The showdown had been scheduled to culminate in a shareholder vote at Yahoo's Aug. 1 annual meeting.

That gathering now looks like it will be a largely perfunctory affair to ratify a cease-fire that will give Icahn three of the 11 seats on Yahoo's expanded board.

Eight of Yahoo's current nine directors will remain on the board, leaving the company's current regime — headed by Chairman Roy Bostock and Chief Executive Jerry Yang — in the driver's seat.

Robert Kotick, the CEO of video game maker Activision Inc. and a Yahoo director for the past five years, will surrender his seat as part of the agreement.

But the compromise negotiated over the weekend doesn't necessarily settle Yahoo's fate, which has been unclear since Microsoft made its first unsolicited offer in January.

Icahn, who owns a 5 percent stake in Yahoo, emphasized he still believes a sale of all or part of Yahoo may still be the best way for the Sunnyvale, Calif.-based company to lift its sagging stock price. And with more than $1.5 billion invested in Yahoo, Icahn isn't likely to be content with the status quo. He paid an average of about $25 per share for his Yahoo holdings, meaning he will sustain a loss unless the company's stock perks up.

Yahoo shares fell 61 cents to $21.84 in Monday's late morning trading — a far cry from the $33 a share that Microsoft CEO Steve Ballmer dangled in early May before withdrawing the bid after Yang sought $37 per share.

Icahn's involvement on corporate boards haven't always yielded big returns. For instance, he won three board seats at Blockbuster Inc. in May 2005 and, since then, the movie rental chain's stock price has plunged by about 75 percent.

After spending weeks ridiculing Yang and the rest of Yahoo's board, Icahn apparently realized he had little hope of prevailing in this campaign.

Things began to unravel July 12 when Yahoo rejected Microsoft's latest proposal to buy its online search operations in a complex deal put together in concert with Icahn.

Then, on Friday, Legg Mason Capital Management Inc. became the first major Yahoo shareholder to publicly declare its support for the current board. Legg Mason, which controls 4.4 percent of Yahoo shares, also encouraged Yahoo and Icahn to negotiate a compromise, helping to expedite talks between the two sides.

Yahoo's new board may include a possible successor to Yang, whom Icahn had threatened to fire if his attempted coup had been successful.

Besides taking a board seat himself, Icahn will be able to recommend two other directors who must also be accepted by Yahoo's nominating committee.

To fill those spots, Icahn will choose from the eight men he had already nominated and one new candidate — Jonathan Miller, the former CEO of Yahoo rival AOL. Miller is the kind of seasoned CEO that Icahn envisioned for Yahoo.
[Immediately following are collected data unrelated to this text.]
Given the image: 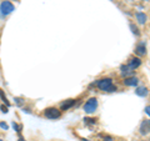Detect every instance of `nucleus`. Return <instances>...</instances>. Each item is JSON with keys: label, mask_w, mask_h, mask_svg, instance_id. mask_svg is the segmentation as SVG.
<instances>
[{"label": "nucleus", "mask_w": 150, "mask_h": 141, "mask_svg": "<svg viewBox=\"0 0 150 141\" xmlns=\"http://www.w3.org/2000/svg\"><path fill=\"white\" fill-rule=\"evenodd\" d=\"M98 87L103 91H115L116 87L112 85V80L109 78H105V79H100L99 81L96 82Z\"/></svg>", "instance_id": "1"}, {"label": "nucleus", "mask_w": 150, "mask_h": 141, "mask_svg": "<svg viewBox=\"0 0 150 141\" xmlns=\"http://www.w3.org/2000/svg\"><path fill=\"white\" fill-rule=\"evenodd\" d=\"M44 115H45V117H48V119L55 120V119H59L62 112H60V110L56 109V107H48V109L44 111Z\"/></svg>", "instance_id": "2"}, {"label": "nucleus", "mask_w": 150, "mask_h": 141, "mask_svg": "<svg viewBox=\"0 0 150 141\" xmlns=\"http://www.w3.org/2000/svg\"><path fill=\"white\" fill-rule=\"evenodd\" d=\"M96 107H98V100L93 97L90 100H88V102L84 105V111L88 112V114H93L96 110Z\"/></svg>", "instance_id": "3"}, {"label": "nucleus", "mask_w": 150, "mask_h": 141, "mask_svg": "<svg viewBox=\"0 0 150 141\" xmlns=\"http://www.w3.org/2000/svg\"><path fill=\"white\" fill-rule=\"evenodd\" d=\"M0 10H1L3 15H9L14 10V5L10 1H3L1 5H0Z\"/></svg>", "instance_id": "4"}, {"label": "nucleus", "mask_w": 150, "mask_h": 141, "mask_svg": "<svg viewBox=\"0 0 150 141\" xmlns=\"http://www.w3.org/2000/svg\"><path fill=\"white\" fill-rule=\"evenodd\" d=\"M135 53H137L138 55H140V56H143V55L146 54V45H145V43L138 44L137 49H135Z\"/></svg>", "instance_id": "5"}, {"label": "nucleus", "mask_w": 150, "mask_h": 141, "mask_svg": "<svg viewBox=\"0 0 150 141\" xmlns=\"http://www.w3.org/2000/svg\"><path fill=\"white\" fill-rule=\"evenodd\" d=\"M150 124H149V120H145L142 123V126H140V134L143 135H148L149 134V130H150Z\"/></svg>", "instance_id": "6"}, {"label": "nucleus", "mask_w": 150, "mask_h": 141, "mask_svg": "<svg viewBox=\"0 0 150 141\" xmlns=\"http://www.w3.org/2000/svg\"><path fill=\"white\" fill-rule=\"evenodd\" d=\"M140 65H142V60H140L139 58H133V59H130V63H129V66L135 70V69H138Z\"/></svg>", "instance_id": "7"}, {"label": "nucleus", "mask_w": 150, "mask_h": 141, "mask_svg": "<svg viewBox=\"0 0 150 141\" xmlns=\"http://www.w3.org/2000/svg\"><path fill=\"white\" fill-rule=\"evenodd\" d=\"M139 82V80L137 78H126L124 80V84L126 86H137Z\"/></svg>", "instance_id": "8"}, {"label": "nucleus", "mask_w": 150, "mask_h": 141, "mask_svg": "<svg viewBox=\"0 0 150 141\" xmlns=\"http://www.w3.org/2000/svg\"><path fill=\"white\" fill-rule=\"evenodd\" d=\"M121 73H123V75H125V76H128V75H131L134 73V70L131 69L129 65H125V66H121Z\"/></svg>", "instance_id": "9"}, {"label": "nucleus", "mask_w": 150, "mask_h": 141, "mask_svg": "<svg viewBox=\"0 0 150 141\" xmlns=\"http://www.w3.org/2000/svg\"><path fill=\"white\" fill-rule=\"evenodd\" d=\"M137 19H138V21L140 23V24H145L146 23V15H145L144 13H138L137 14Z\"/></svg>", "instance_id": "10"}, {"label": "nucleus", "mask_w": 150, "mask_h": 141, "mask_svg": "<svg viewBox=\"0 0 150 141\" xmlns=\"http://www.w3.org/2000/svg\"><path fill=\"white\" fill-rule=\"evenodd\" d=\"M135 92H137L139 96H146L148 95V89L146 87H138L137 90H135Z\"/></svg>", "instance_id": "11"}, {"label": "nucleus", "mask_w": 150, "mask_h": 141, "mask_svg": "<svg viewBox=\"0 0 150 141\" xmlns=\"http://www.w3.org/2000/svg\"><path fill=\"white\" fill-rule=\"evenodd\" d=\"M74 102H75L74 100H70L69 102H67V104H65V102H64V104L62 105V109H63V110H67V109H69L70 106H73V105H74Z\"/></svg>", "instance_id": "12"}, {"label": "nucleus", "mask_w": 150, "mask_h": 141, "mask_svg": "<svg viewBox=\"0 0 150 141\" xmlns=\"http://www.w3.org/2000/svg\"><path fill=\"white\" fill-rule=\"evenodd\" d=\"M130 27H131V29H133V32H134V34L139 35V30H138V27H137V26H134L133 24H131V25H130Z\"/></svg>", "instance_id": "13"}, {"label": "nucleus", "mask_w": 150, "mask_h": 141, "mask_svg": "<svg viewBox=\"0 0 150 141\" xmlns=\"http://www.w3.org/2000/svg\"><path fill=\"white\" fill-rule=\"evenodd\" d=\"M0 96H1L3 101H4V102H6V105H9V102H8V100H6V97L4 96V94H3V91H1V90H0Z\"/></svg>", "instance_id": "14"}, {"label": "nucleus", "mask_w": 150, "mask_h": 141, "mask_svg": "<svg viewBox=\"0 0 150 141\" xmlns=\"http://www.w3.org/2000/svg\"><path fill=\"white\" fill-rule=\"evenodd\" d=\"M0 126H1L3 129H5V130L8 129V125H6V124H4V123H0Z\"/></svg>", "instance_id": "15"}, {"label": "nucleus", "mask_w": 150, "mask_h": 141, "mask_svg": "<svg viewBox=\"0 0 150 141\" xmlns=\"http://www.w3.org/2000/svg\"><path fill=\"white\" fill-rule=\"evenodd\" d=\"M1 110H3L4 112H8V110H6V107H5V106H1Z\"/></svg>", "instance_id": "16"}, {"label": "nucleus", "mask_w": 150, "mask_h": 141, "mask_svg": "<svg viewBox=\"0 0 150 141\" xmlns=\"http://www.w3.org/2000/svg\"><path fill=\"white\" fill-rule=\"evenodd\" d=\"M0 141H3V140H1V139H0Z\"/></svg>", "instance_id": "17"}]
</instances>
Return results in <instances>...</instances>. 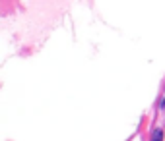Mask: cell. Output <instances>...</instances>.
<instances>
[{
  "instance_id": "cell-1",
  "label": "cell",
  "mask_w": 165,
  "mask_h": 141,
  "mask_svg": "<svg viewBox=\"0 0 165 141\" xmlns=\"http://www.w3.org/2000/svg\"><path fill=\"white\" fill-rule=\"evenodd\" d=\"M151 141H163V132H161L159 128L154 132V139H151Z\"/></svg>"
}]
</instances>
But throwing Miller into the mix of Yahoo's new directors was Yang's idea, according to a person familiar with the discussions who asked not to be identified because the talks were considered confidential.

While sparring with Icahn and Microsoft, Yang had also been talking to Miller — a partner at the technology investment firm Velocity Interactive Group — and decided he would be a valuable addition to the board, this person said.

Icahn didn't return a call seeking comment Monday.

Yang, who founded Yahoo at Stanford University in 1994, has been trying to steer a turnaround since he became the company's CEO 13 months ago. He believes Yahoo can dramatically accelerate its revenue growth during the next two years by extending the reach of its ad network and relying on Internet search leader Google Inc. to sell some of the ads on its own Web site.

Even so, Yahoo's board has said it remains open to reviving sales negotiations with Microsoft. Microsoft didn't respond to a request for comment Monday.